**Records shown:**

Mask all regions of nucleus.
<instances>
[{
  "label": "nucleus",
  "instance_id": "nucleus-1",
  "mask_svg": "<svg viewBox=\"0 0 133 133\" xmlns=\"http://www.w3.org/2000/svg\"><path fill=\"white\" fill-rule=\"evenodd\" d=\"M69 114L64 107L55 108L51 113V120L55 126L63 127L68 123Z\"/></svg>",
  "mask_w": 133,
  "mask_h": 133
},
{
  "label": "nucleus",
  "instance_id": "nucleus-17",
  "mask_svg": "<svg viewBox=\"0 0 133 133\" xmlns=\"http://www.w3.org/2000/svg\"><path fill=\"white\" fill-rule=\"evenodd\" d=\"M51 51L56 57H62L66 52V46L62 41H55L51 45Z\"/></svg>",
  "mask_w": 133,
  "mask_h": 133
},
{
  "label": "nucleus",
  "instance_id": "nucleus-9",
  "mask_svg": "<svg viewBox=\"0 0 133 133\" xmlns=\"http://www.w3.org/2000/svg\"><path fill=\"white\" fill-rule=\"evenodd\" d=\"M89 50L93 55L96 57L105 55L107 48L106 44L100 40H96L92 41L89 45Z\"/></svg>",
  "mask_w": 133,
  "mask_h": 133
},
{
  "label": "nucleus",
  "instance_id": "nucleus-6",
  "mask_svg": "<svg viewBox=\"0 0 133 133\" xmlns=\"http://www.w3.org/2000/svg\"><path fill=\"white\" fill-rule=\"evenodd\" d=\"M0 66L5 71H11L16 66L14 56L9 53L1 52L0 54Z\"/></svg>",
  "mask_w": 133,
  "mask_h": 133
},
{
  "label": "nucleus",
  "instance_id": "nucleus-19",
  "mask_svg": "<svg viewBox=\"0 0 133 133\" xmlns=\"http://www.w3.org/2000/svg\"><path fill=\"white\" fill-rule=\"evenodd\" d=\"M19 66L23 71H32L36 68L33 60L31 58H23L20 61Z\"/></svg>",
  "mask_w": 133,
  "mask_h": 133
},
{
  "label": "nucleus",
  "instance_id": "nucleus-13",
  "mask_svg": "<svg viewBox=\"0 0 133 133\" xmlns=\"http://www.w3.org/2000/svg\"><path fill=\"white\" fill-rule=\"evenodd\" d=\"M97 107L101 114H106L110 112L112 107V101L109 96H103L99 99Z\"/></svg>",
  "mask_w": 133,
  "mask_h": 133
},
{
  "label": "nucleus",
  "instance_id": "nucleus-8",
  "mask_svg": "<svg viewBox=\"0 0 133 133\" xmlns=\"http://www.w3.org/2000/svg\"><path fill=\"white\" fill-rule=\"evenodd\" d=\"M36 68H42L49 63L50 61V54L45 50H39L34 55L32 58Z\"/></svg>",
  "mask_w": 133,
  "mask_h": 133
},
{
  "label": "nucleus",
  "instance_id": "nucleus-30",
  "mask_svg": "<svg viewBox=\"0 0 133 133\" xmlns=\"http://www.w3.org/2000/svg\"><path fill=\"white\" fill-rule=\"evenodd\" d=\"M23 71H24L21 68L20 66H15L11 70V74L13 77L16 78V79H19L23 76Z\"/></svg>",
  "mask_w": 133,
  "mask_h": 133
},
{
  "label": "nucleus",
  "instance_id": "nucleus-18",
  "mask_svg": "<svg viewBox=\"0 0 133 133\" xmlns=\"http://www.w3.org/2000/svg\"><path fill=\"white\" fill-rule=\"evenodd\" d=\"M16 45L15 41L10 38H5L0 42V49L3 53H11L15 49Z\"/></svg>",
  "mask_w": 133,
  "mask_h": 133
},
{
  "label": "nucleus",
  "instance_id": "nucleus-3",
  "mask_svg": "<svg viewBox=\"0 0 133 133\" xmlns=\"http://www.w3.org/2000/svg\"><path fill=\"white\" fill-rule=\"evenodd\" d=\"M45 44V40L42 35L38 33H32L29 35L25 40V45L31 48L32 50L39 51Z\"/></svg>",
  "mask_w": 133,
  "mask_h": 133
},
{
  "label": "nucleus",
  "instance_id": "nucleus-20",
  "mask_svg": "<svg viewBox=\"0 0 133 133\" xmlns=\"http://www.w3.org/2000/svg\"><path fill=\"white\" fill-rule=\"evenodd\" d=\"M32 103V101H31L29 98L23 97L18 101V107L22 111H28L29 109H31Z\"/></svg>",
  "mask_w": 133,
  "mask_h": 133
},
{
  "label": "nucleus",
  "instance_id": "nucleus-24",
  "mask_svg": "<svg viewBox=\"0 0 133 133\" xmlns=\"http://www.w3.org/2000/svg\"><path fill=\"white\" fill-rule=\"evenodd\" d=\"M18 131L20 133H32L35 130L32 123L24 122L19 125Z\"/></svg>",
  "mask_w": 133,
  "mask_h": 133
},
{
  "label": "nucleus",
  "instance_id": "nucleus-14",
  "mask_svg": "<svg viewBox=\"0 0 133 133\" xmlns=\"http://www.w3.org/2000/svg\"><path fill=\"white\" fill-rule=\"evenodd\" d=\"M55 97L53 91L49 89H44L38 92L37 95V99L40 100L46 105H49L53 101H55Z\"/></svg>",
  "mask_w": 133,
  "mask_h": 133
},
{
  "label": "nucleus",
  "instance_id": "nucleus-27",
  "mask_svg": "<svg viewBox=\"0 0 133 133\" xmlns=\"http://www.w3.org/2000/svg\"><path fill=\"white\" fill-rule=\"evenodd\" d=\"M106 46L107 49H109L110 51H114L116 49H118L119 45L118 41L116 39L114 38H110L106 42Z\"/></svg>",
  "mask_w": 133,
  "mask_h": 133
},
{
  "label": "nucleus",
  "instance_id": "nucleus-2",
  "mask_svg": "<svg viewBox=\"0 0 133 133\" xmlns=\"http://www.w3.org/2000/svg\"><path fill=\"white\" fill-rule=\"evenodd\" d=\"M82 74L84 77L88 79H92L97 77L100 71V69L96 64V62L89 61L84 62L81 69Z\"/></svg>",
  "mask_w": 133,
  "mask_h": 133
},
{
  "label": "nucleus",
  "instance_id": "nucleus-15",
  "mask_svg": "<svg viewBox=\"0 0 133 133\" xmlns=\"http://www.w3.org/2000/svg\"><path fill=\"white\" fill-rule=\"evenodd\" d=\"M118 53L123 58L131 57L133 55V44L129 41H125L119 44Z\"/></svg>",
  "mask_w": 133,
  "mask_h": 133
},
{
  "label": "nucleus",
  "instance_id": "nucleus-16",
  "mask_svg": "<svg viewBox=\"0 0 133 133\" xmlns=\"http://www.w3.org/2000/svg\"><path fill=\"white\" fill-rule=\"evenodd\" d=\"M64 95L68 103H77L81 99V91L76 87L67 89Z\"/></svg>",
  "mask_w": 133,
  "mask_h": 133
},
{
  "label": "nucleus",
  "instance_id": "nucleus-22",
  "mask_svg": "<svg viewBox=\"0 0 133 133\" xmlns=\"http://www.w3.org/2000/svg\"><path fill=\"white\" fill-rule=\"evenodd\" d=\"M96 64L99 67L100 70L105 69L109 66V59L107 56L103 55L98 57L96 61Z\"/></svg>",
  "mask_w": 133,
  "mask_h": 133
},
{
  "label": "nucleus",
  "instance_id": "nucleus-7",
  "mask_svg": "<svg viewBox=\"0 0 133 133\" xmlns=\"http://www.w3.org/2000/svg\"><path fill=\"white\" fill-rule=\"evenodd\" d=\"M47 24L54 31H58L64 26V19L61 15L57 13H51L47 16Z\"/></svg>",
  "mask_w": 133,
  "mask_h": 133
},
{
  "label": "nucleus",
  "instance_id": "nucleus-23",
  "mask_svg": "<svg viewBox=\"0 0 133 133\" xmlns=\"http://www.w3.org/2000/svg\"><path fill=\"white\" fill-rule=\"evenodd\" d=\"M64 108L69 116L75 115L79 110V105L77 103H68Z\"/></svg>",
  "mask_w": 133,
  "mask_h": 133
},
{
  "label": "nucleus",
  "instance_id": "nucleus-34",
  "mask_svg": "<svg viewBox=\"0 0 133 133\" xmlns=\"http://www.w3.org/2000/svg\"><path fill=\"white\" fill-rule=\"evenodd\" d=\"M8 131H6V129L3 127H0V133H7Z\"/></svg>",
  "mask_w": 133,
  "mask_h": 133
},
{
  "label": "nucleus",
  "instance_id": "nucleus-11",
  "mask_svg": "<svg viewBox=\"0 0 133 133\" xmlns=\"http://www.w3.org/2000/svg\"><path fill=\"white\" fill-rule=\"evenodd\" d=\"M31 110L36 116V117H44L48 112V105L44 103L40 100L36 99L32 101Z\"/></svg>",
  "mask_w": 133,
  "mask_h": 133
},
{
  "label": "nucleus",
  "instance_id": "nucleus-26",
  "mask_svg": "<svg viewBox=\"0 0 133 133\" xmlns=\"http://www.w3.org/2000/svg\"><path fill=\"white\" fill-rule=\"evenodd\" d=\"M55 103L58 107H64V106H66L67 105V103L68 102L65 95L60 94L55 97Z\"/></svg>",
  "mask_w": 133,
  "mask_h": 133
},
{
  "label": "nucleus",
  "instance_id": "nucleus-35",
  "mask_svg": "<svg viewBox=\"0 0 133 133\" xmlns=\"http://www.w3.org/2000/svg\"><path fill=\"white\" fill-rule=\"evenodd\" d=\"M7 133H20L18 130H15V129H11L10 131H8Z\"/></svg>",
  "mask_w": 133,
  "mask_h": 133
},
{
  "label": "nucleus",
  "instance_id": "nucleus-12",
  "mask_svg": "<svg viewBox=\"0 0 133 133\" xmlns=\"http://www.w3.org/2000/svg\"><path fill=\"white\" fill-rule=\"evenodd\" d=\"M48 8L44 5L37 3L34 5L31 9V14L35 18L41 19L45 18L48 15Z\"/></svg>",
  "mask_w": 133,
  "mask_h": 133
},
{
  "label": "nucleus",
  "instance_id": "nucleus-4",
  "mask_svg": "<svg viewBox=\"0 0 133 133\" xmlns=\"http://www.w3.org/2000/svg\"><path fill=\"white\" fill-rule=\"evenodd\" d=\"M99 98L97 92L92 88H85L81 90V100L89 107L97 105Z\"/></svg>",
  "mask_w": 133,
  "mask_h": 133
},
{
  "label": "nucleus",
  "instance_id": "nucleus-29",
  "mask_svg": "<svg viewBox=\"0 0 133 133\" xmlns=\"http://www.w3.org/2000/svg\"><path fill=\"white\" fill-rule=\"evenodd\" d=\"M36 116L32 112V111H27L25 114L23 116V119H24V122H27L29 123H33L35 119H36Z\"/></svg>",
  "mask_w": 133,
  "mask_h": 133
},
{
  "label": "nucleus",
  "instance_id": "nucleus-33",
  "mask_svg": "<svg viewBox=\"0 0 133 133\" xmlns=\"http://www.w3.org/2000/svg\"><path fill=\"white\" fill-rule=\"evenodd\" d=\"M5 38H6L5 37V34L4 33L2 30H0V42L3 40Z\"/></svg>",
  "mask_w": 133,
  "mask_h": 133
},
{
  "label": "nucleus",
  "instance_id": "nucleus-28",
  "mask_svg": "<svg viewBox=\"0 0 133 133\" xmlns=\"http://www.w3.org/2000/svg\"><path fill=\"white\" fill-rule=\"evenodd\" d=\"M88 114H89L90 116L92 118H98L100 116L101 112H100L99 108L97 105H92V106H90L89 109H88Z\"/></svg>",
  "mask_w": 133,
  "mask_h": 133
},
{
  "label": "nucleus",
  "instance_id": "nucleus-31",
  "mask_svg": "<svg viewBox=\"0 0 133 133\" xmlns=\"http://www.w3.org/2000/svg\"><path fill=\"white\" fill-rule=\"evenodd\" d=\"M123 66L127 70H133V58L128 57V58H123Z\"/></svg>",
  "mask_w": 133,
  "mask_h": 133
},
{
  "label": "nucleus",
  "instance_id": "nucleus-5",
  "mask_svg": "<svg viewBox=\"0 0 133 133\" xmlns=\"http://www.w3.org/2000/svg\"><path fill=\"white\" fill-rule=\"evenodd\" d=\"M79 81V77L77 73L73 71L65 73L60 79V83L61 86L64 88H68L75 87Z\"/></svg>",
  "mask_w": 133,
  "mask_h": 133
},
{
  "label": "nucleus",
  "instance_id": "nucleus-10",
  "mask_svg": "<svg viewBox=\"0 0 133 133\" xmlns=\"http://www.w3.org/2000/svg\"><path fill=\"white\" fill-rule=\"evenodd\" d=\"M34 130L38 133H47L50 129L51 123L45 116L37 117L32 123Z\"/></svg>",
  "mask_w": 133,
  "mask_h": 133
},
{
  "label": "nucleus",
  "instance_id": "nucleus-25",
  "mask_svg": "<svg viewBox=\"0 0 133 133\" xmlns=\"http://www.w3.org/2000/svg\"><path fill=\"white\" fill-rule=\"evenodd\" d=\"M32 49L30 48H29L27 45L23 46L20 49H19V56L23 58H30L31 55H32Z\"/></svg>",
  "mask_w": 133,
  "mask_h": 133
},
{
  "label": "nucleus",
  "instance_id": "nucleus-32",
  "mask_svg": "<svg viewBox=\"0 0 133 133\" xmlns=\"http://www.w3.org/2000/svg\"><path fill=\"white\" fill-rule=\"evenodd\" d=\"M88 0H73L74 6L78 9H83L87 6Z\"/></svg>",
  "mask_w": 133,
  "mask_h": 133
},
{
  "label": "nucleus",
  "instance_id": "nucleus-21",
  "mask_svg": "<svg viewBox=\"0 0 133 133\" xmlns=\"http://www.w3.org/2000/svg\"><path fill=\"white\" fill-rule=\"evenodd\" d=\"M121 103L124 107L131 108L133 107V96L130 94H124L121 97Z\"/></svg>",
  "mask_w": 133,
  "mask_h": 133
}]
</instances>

**Aim:** Write out again everything in the entries above, from the first line down to the line that contains "50L93 55L96 57L105", including that line.

**Response to this task:**
Mask all regions of nucleus.
<instances>
[{
  "label": "nucleus",
  "instance_id": "nucleus-1",
  "mask_svg": "<svg viewBox=\"0 0 133 133\" xmlns=\"http://www.w3.org/2000/svg\"><path fill=\"white\" fill-rule=\"evenodd\" d=\"M69 114L64 107L55 108L51 113V120L55 126L63 127L68 123Z\"/></svg>",
  "mask_w": 133,
  "mask_h": 133
},
{
  "label": "nucleus",
  "instance_id": "nucleus-17",
  "mask_svg": "<svg viewBox=\"0 0 133 133\" xmlns=\"http://www.w3.org/2000/svg\"><path fill=\"white\" fill-rule=\"evenodd\" d=\"M51 51L56 57H62L66 52V46L62 41H55L51 45Z\"/></svg>",
  "mask_w": 133,
  "mask_h": 133
},
{
  "label": "nucleus",
  "instance_id": "nucleus-9",
  "mask_svg": "<svg viewBox=\"0 0 133 133\" xmlns=\"http://www.w3.org/2000/svg\"><path fill=\"white\" fill-rule=\"evenodd\" d=\"M89 50L93 55L96 57L105 55L107 48L106 44L100 40H96L92 41L89 45Z\"/></svg>",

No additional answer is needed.